C'est ce que j'ai aimé avec ce film, il traite de choses évidement déjà vues comme le deuil d'une famille et d'un autre coté le délire démoniaque, mais d'un point de vue inédit et malin.


Ari Aster frappe ainsi très fort avec ce drame d'épouvante brillant, captivant, drôle, jouissif et à l’exécution exemplaire. Quoi de plus fascinant qu'un film si soigné visuellement pour un thème de fond comme le maquettisme qui demande une précision toute aussi impartiale.
La bande originale accompagne superbement le métrage, rappelant là aussi les morceaux utilisés sur les films de Lanthimos.
Pour ce qui est du casting, il est aussi atypique que complémentaire.
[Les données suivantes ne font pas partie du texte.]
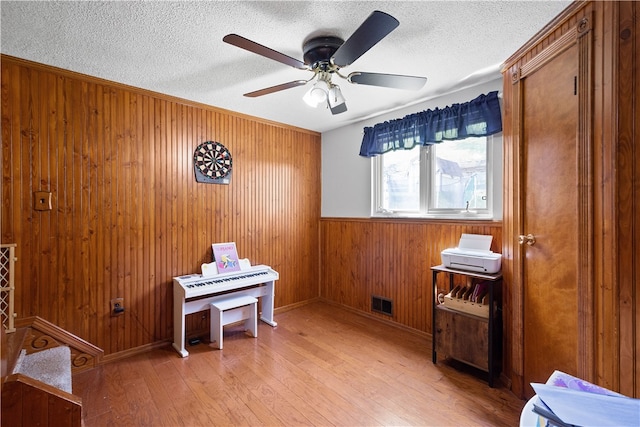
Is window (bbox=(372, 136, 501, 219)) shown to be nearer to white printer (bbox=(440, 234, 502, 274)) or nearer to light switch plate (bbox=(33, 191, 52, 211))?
white printer (bbox=(440, 234, 502, 274))

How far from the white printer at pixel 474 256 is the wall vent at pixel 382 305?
3.50 ft

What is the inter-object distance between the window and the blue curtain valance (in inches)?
5.5

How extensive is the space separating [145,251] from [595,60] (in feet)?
11.5

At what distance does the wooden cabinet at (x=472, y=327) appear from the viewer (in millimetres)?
2111

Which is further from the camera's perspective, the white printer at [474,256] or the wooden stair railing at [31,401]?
the white printer at [474,256]

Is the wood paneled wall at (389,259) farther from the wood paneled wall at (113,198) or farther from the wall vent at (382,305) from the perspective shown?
the wood paneled wall at (113,198)

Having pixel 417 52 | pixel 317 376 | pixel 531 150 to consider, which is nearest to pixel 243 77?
pixel 417 52

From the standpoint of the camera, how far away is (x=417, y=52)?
1.97 metres

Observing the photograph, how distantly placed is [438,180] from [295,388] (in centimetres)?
234

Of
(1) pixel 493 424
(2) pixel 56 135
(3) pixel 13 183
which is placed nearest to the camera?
(1) pixel 493 424

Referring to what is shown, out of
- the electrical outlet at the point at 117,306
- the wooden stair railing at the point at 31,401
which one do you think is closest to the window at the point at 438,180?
the electrical outlet at the point at 117,306

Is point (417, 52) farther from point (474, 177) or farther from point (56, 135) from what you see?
point (56, 135)

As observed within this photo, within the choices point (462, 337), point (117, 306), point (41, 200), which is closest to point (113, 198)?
point (41, 200)

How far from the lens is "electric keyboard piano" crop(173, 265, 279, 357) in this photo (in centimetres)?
260
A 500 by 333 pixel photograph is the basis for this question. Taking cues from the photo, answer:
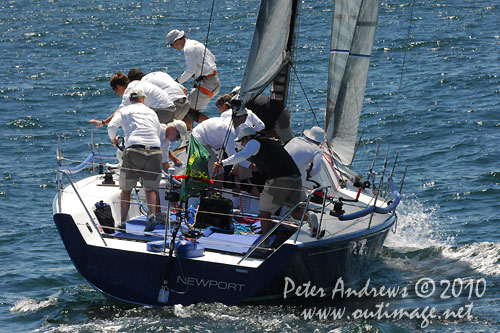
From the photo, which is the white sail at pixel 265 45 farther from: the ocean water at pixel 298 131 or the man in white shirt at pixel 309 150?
the ocean water at pixel 298 131

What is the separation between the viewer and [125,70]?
24.8 m

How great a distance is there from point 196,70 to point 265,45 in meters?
2.69

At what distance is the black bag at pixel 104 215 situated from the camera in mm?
9516

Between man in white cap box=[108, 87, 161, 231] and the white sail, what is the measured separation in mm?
1119

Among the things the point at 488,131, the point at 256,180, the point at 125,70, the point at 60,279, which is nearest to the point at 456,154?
the point at 488,131

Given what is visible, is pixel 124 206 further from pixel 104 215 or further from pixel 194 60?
pixel 194 60

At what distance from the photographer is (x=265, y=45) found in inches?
377

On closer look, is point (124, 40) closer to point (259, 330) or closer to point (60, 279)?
point (60, 279)

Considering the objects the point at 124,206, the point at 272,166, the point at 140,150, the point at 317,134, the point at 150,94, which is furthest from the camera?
the point at 150,94

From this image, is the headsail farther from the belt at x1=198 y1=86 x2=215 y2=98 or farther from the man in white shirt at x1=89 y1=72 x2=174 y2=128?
the man in white shirt at x1=89 y1=72 x2=174 y2=128

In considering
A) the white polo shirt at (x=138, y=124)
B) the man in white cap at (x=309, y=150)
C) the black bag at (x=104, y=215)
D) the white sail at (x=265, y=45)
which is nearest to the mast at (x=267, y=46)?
the white sail at (x=265, y=45)

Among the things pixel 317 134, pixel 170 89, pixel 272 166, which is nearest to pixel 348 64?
pixel 170 89

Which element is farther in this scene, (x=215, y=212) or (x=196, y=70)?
(x=196, y=70)

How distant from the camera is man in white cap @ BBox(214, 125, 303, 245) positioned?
28.4ft
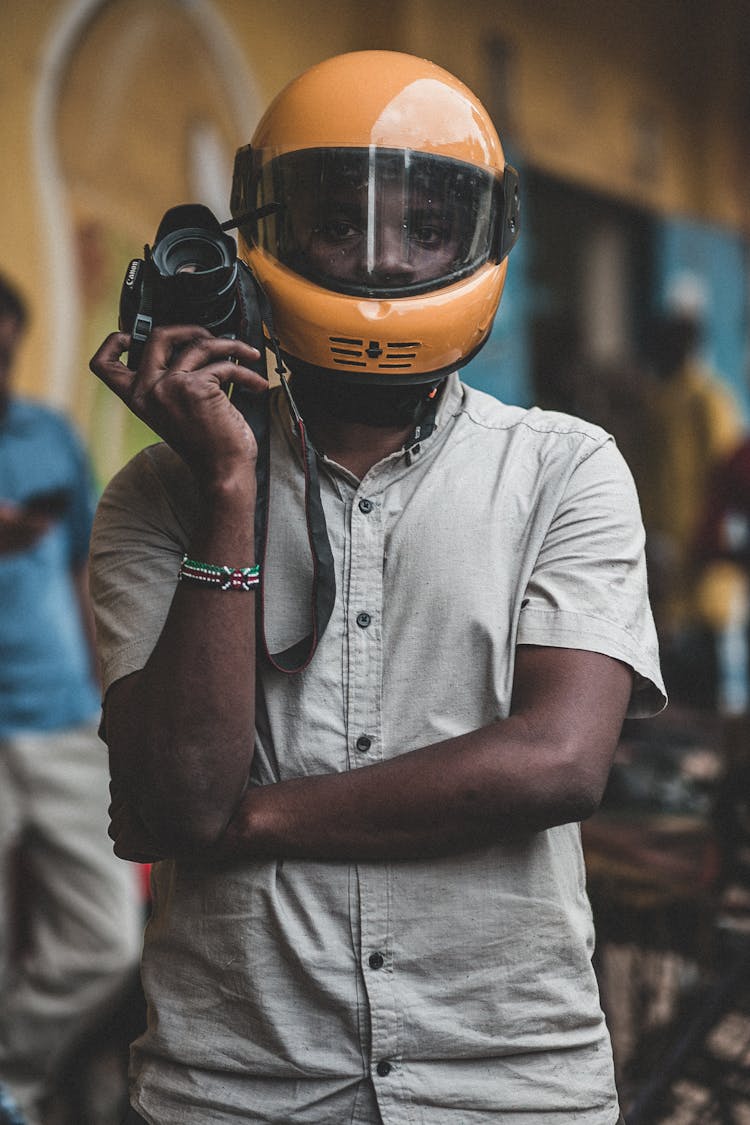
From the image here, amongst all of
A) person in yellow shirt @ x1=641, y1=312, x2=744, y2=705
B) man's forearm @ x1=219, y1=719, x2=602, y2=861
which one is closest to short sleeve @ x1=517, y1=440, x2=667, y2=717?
man's forearm @ x1=219, y1=719, x2=602, y2=861

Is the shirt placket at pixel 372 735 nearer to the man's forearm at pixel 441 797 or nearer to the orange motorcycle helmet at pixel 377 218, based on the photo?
the man's forearm at pixel 441 797

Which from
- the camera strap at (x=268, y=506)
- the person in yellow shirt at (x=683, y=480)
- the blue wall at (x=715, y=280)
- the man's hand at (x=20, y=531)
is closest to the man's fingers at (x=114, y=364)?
the camera strap at (x=268, y=506)

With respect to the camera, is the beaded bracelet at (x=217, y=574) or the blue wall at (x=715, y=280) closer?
the beaded bracelet at (x=217, y=574)

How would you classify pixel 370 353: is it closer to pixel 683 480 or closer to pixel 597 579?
pixel 597 579

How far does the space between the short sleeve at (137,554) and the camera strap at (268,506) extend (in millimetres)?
115

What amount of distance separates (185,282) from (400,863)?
69 centimetres

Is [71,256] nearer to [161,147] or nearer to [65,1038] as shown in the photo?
[161,147]

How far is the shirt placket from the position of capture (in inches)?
57.6

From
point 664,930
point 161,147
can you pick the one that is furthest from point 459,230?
point 161,147

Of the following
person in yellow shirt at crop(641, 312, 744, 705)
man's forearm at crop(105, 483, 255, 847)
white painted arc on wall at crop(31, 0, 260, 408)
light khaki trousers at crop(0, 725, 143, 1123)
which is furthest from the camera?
person in yellow shirt at crop(641, 312, 744, 705)

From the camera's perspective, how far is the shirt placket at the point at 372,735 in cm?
146

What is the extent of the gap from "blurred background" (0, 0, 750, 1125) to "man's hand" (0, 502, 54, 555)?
1.02m

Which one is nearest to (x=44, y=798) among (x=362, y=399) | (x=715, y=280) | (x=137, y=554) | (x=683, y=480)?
(x=137, y=554)

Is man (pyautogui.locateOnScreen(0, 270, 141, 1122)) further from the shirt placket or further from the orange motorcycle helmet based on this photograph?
the shirt placket
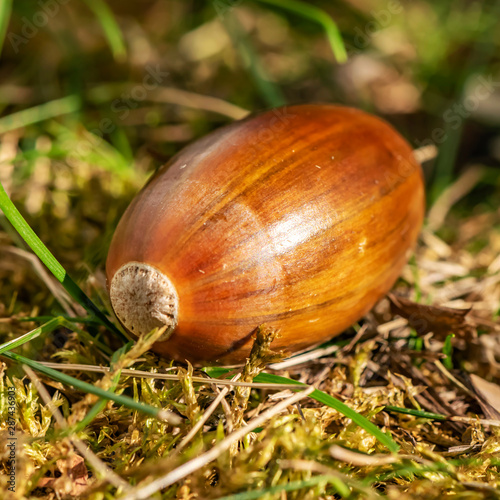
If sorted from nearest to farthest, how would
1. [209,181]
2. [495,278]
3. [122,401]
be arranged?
[122,401] → [209,181] → [495,278]

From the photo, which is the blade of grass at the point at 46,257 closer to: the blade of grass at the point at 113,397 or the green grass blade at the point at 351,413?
the blade of grass at the point at 113,397

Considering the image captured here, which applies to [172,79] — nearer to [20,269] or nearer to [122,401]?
[20,269]

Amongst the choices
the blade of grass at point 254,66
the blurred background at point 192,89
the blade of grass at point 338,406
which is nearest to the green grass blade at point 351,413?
the blade of grass at point 338,406

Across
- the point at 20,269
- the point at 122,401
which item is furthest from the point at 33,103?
the point at 122,401

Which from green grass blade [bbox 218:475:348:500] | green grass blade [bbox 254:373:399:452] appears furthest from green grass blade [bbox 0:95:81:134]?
green grass blade [bbox 218:475:348:500]

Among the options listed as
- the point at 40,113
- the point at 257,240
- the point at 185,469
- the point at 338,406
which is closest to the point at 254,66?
the point at 40,113

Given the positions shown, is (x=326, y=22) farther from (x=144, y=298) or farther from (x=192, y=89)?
(x=144, y=298)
Il réside une véritable sensation de famille, tant le choix des acteurs forme une sorte de cohérence, c'est crédible.
Toni Collette en tête, aussi bouleversante qu’effrayante. J'ai quand même bien fait d'attendre une vosft, l'importance que ça a, c'est dingue. Gabriel Byrne tout en retenu jusqu'à un certains point, s'avère d'une justesse remarquable. Quand a Alex Wolff, il m'a bluffé tout simplement, cet ados rongé par les remords et la folie gagnante, bordel la scène où il s'éclate le nez sur la table... pfiou, puissant !
Milly Shapiro, la gamine qui a quand même 16 piges en réalité est superbe, évidement que son faciès fait une partie du boulot mais il faut bien jouer derrière et elle le fait magistralement.


En somme, Hereditary est une surprise de taille, clairement un des meilleurs films de l'année et un des meilleurs d'épouvante de ces dernières. Brillamment écrit et réalisé par Ari Aster, qui je l'espère nous reviendra avec des œuvres aussi réussies.